Série d'exercices:
(a) Dans le texte, quel roman de Patrick Varetz précède Petite vie dans la trilogie ?
(b) Quelles sont toutes les expressions que le texte place entre guillemets ?

Patrick Varetz ou la densité du bonheur

Patrick Varetz vu par Luc Laly
Patrick Varetz vu par Luc Laly

Zone Critique vous convie à la lecture d’un véritable « conte à dormir debout » imaginé par l’écrivain Patrick Varetz : Petite vie. Ce second roman d’une trilogie fait suite à Bas monde. Le troisième roman est déjà rédigé et devrait paraître prochainement. Ainsi se refermera « le cercle du temps » qui emprisonne l’écrivain — qui tente d’« épuiser une forme de colère » – dans un ressouvenir hyperbolique déconseillé aux âmes sensibles dépourvues d’humour.

Contenu des données:
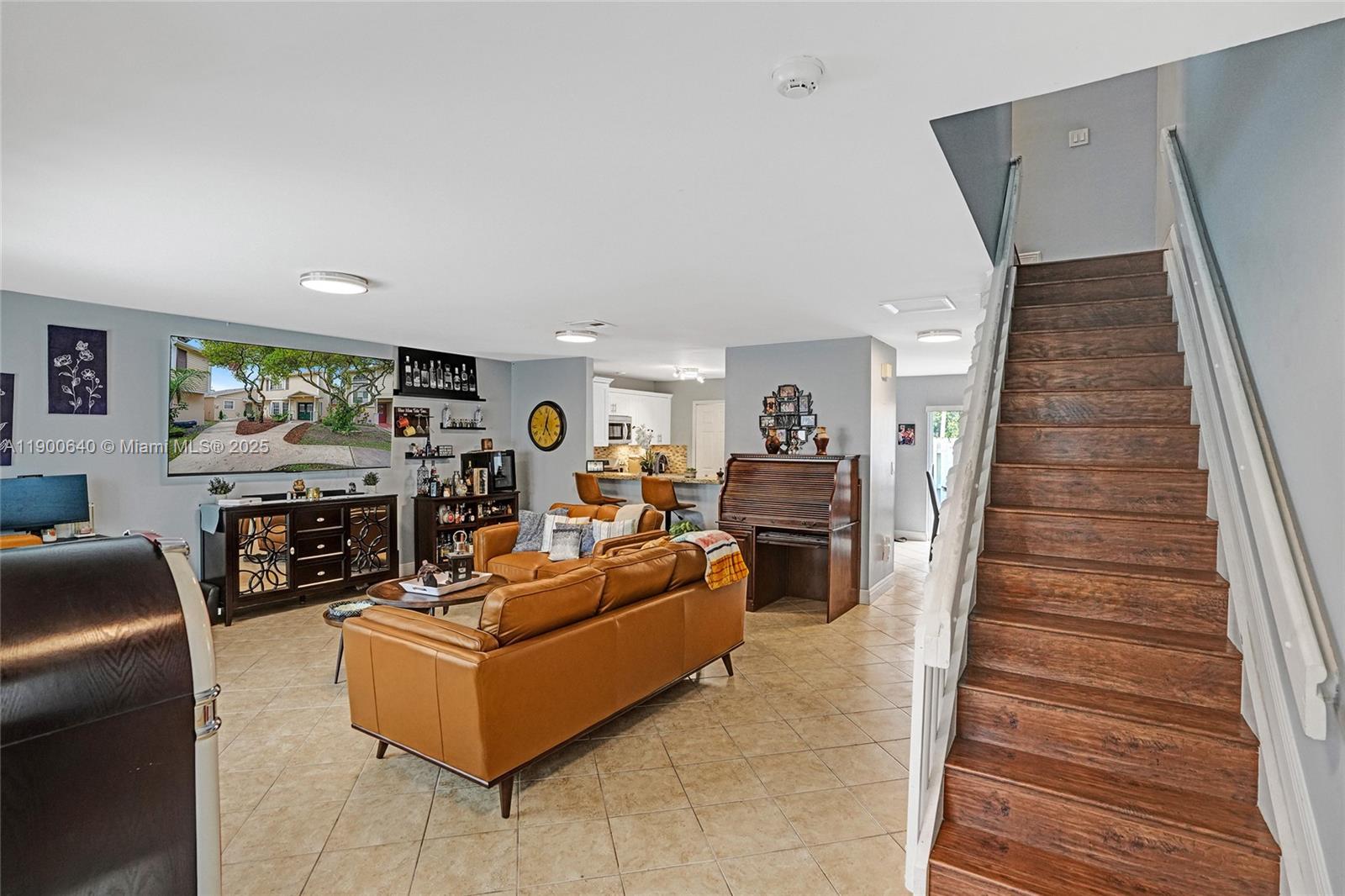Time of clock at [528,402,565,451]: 5:02
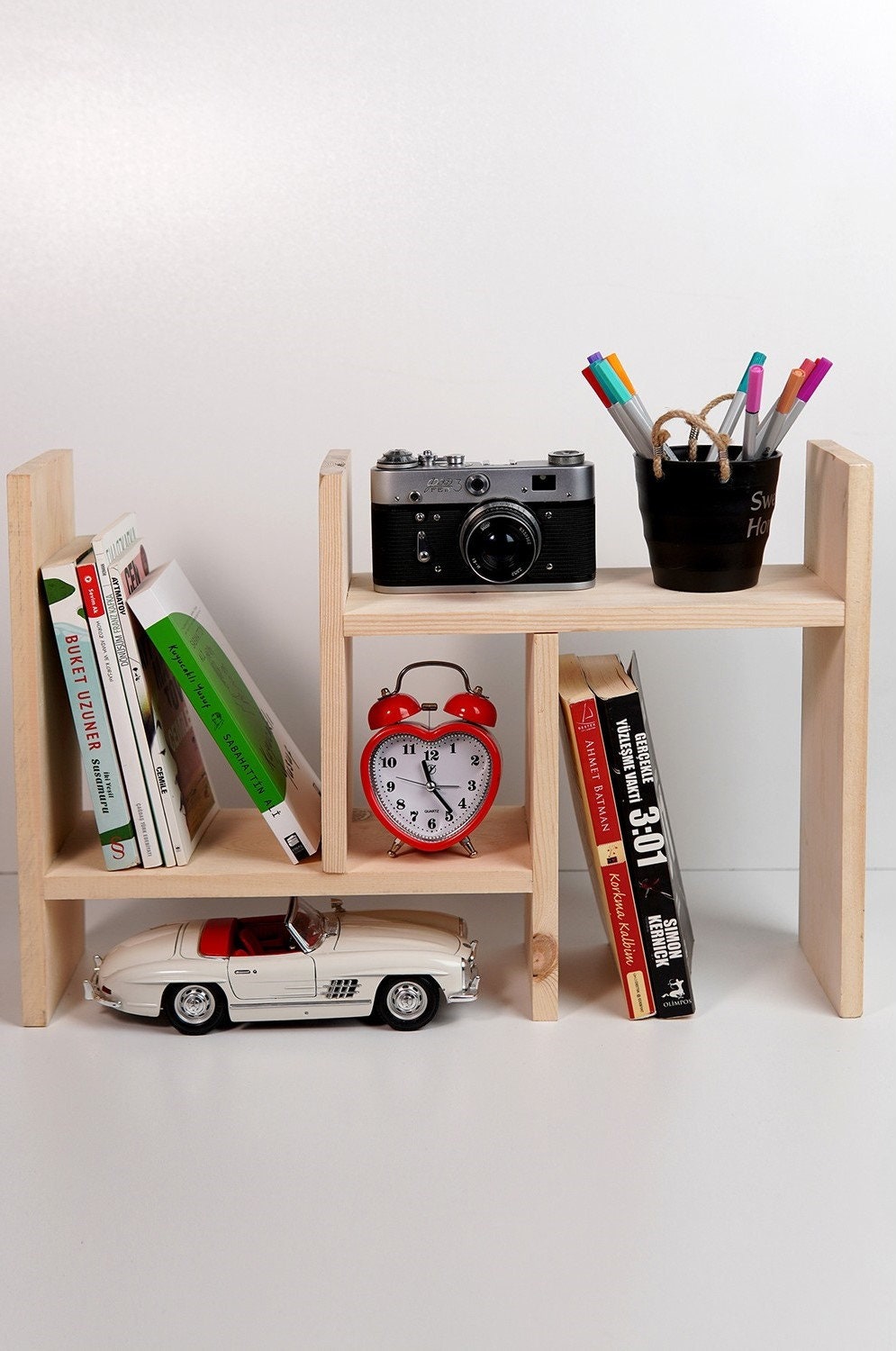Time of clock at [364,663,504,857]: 11:23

Corrigés:
(a) Bas monde.

(b) « conte à dormir debout », « épuiser une forme de colère », « le cercle du temps »